_WORK TO BE COMPLETED_. Print the data below verbatim, starting at the line containing "How far from the observer is point 174,133?" and ending at the line containing "2931 inches", with both of those lines included.

[Records from a collection]

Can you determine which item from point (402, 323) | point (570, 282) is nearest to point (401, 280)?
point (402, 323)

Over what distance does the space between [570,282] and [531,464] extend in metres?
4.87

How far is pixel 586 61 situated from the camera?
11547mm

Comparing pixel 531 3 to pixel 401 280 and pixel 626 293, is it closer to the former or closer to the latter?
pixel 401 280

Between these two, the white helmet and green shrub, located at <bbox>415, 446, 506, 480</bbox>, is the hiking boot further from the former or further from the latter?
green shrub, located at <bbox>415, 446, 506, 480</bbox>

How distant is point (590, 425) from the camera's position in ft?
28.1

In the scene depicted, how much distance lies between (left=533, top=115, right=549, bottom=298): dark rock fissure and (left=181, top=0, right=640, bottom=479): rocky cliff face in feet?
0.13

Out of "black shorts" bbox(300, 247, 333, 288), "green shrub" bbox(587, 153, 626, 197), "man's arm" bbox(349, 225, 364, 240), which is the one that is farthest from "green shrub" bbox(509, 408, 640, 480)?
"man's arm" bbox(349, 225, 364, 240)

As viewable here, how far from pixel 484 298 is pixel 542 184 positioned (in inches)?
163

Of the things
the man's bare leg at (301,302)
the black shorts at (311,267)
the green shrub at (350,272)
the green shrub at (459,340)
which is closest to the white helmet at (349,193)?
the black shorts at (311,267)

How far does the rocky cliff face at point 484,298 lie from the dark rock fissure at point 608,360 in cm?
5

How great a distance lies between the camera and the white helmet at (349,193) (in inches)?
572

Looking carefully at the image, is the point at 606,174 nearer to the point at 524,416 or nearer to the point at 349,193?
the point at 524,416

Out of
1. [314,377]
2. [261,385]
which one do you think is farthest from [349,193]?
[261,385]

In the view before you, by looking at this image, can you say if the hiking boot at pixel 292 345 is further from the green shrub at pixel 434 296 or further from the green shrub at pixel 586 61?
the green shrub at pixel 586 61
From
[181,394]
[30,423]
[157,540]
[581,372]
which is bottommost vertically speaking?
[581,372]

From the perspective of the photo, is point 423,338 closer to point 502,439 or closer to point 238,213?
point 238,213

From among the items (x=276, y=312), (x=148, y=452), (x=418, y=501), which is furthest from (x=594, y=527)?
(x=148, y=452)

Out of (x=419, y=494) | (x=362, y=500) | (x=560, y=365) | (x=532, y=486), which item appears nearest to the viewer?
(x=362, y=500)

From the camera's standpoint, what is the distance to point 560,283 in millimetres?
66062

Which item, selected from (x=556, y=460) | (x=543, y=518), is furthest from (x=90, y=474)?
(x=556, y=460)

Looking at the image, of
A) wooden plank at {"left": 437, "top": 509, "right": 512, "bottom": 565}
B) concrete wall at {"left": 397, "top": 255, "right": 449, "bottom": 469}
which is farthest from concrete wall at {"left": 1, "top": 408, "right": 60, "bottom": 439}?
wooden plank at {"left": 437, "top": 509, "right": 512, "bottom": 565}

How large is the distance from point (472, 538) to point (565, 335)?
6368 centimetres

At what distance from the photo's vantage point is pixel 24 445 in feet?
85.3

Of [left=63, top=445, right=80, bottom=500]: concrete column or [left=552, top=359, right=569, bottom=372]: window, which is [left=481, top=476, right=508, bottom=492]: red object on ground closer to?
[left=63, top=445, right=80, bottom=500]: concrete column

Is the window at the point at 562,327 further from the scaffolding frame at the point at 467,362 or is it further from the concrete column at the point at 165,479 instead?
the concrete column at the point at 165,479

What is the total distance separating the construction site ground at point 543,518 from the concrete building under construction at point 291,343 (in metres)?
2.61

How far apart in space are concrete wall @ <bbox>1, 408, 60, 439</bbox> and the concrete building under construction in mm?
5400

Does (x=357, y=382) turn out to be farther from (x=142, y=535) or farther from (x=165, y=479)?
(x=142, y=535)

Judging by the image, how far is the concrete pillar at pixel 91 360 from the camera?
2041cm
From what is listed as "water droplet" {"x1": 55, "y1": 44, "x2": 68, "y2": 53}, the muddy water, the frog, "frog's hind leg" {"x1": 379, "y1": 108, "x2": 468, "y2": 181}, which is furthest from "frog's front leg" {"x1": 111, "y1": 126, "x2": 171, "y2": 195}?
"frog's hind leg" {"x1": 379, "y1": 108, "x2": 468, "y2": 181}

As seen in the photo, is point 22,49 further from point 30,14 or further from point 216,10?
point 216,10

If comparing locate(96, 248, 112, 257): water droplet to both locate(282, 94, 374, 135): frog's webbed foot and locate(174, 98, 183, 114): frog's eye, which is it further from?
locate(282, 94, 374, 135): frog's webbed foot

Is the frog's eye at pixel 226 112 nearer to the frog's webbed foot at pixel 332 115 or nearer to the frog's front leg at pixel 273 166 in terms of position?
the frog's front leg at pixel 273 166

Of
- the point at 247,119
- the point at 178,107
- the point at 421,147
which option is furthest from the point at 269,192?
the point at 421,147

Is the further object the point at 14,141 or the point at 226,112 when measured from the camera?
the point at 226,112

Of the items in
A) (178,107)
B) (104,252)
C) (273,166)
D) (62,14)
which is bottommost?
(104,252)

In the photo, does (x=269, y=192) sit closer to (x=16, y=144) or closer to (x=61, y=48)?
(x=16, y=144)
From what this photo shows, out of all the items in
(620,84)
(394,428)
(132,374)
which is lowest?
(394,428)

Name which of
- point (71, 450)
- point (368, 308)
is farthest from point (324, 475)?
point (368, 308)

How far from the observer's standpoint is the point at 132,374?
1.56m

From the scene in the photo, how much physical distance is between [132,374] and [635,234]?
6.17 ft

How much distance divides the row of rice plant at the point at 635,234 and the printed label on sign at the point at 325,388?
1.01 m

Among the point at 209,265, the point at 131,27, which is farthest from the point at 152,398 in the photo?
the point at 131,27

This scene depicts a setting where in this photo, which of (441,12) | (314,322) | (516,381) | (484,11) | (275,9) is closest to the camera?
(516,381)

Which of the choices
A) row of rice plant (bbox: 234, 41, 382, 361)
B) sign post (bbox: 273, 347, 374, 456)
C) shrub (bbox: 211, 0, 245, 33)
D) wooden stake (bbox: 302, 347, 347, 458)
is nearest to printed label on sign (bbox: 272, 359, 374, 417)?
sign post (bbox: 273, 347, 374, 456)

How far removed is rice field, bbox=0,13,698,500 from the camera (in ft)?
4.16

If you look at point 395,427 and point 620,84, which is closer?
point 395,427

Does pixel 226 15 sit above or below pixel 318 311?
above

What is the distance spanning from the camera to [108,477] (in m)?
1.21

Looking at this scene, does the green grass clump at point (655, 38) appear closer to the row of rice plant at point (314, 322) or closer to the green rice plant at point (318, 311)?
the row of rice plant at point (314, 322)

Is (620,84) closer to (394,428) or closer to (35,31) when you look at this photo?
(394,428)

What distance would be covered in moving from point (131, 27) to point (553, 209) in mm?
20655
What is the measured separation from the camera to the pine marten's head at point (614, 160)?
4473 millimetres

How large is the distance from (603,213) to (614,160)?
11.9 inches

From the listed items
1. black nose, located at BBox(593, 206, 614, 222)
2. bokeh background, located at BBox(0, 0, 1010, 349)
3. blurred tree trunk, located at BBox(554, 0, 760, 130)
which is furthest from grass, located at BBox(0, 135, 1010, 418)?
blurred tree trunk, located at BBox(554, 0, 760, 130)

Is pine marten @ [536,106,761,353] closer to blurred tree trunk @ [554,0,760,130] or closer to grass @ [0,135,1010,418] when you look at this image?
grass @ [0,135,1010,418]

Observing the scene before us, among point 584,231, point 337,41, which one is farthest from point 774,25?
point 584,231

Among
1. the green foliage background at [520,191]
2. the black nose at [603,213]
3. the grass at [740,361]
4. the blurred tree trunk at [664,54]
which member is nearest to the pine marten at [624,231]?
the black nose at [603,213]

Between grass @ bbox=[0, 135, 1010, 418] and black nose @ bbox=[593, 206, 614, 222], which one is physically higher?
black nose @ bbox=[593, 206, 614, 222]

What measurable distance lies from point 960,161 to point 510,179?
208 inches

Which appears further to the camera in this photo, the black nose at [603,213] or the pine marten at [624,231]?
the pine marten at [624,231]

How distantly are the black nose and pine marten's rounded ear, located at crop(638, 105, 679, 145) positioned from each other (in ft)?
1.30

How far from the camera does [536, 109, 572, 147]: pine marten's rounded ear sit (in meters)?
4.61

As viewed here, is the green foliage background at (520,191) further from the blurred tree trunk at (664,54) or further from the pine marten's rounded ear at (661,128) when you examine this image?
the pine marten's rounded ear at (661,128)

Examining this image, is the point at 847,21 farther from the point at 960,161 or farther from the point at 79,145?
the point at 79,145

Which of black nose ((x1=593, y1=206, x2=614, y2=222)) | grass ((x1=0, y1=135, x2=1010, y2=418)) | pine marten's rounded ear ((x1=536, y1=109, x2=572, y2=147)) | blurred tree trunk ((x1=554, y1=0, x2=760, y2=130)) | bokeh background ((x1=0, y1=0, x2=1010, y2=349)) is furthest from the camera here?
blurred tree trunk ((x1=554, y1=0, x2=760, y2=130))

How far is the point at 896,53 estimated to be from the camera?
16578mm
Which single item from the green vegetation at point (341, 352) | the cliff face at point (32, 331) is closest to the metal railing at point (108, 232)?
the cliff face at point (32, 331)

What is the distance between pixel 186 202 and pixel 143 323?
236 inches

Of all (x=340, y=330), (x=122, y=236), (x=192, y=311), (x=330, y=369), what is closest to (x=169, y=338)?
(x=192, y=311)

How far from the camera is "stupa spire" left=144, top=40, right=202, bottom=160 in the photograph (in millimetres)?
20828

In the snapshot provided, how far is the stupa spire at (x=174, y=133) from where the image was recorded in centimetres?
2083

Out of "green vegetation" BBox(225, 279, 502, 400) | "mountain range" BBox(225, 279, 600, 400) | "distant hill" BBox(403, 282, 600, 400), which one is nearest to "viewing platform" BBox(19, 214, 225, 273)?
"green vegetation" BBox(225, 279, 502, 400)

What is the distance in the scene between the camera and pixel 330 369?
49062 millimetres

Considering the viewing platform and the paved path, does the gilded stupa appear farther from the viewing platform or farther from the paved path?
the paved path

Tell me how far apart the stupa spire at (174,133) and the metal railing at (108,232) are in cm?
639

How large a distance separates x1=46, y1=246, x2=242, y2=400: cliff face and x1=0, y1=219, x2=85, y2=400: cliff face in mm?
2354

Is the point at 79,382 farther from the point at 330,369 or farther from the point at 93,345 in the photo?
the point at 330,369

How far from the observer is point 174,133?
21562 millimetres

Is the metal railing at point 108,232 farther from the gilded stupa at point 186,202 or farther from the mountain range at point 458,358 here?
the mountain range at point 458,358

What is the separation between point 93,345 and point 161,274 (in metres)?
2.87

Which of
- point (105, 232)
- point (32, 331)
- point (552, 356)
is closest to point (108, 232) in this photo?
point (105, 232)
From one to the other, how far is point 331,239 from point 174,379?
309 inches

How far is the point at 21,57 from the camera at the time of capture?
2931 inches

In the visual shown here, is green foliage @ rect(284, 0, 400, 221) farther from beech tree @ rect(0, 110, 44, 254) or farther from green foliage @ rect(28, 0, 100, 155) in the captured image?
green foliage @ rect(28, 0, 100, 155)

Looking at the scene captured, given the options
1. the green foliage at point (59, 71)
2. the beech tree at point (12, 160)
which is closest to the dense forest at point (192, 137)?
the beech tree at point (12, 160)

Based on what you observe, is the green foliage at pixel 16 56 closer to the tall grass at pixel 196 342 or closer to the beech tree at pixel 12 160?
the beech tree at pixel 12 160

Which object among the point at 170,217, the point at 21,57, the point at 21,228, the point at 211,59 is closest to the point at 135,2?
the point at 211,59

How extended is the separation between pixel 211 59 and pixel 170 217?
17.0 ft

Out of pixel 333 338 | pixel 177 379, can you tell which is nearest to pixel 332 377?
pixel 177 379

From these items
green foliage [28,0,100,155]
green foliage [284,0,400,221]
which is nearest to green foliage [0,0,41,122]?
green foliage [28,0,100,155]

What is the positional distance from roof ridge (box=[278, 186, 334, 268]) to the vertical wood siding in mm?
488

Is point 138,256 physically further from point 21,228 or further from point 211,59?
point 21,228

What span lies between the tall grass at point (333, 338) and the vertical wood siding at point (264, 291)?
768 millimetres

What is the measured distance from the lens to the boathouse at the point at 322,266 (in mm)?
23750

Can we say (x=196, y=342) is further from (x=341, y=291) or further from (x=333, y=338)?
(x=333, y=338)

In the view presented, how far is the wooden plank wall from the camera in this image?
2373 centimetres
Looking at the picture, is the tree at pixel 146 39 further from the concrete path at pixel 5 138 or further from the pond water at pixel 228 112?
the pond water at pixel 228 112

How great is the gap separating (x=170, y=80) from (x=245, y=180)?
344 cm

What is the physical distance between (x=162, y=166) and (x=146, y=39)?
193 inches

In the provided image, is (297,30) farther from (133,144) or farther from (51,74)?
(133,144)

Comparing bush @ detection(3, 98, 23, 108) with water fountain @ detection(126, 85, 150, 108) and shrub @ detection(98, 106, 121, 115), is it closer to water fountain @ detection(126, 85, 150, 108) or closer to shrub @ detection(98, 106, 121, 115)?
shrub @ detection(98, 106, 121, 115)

_CORRECT RESULT_.
How far from the observer is point 174,133?
21562 millimetres

Is the metal railing at point 108,232 farther from the gilded stupa at point 186,202 or farther from the mountain range at point 458,358 here?
the mountain range at point 458,358

What is the separation between point 93,345 and point 161,274 (in metres)?
2.87

Which of
- point (105, 232)
- point (32, 331)
- point (552, 356)
is closest to point (108, 232) in this photo?
point (105, 232)
From one to the other, how far is point 331,239 from point 174,379?
309 inches

How far is the point at 21,57 from the camera at the time of capture?
2931 inches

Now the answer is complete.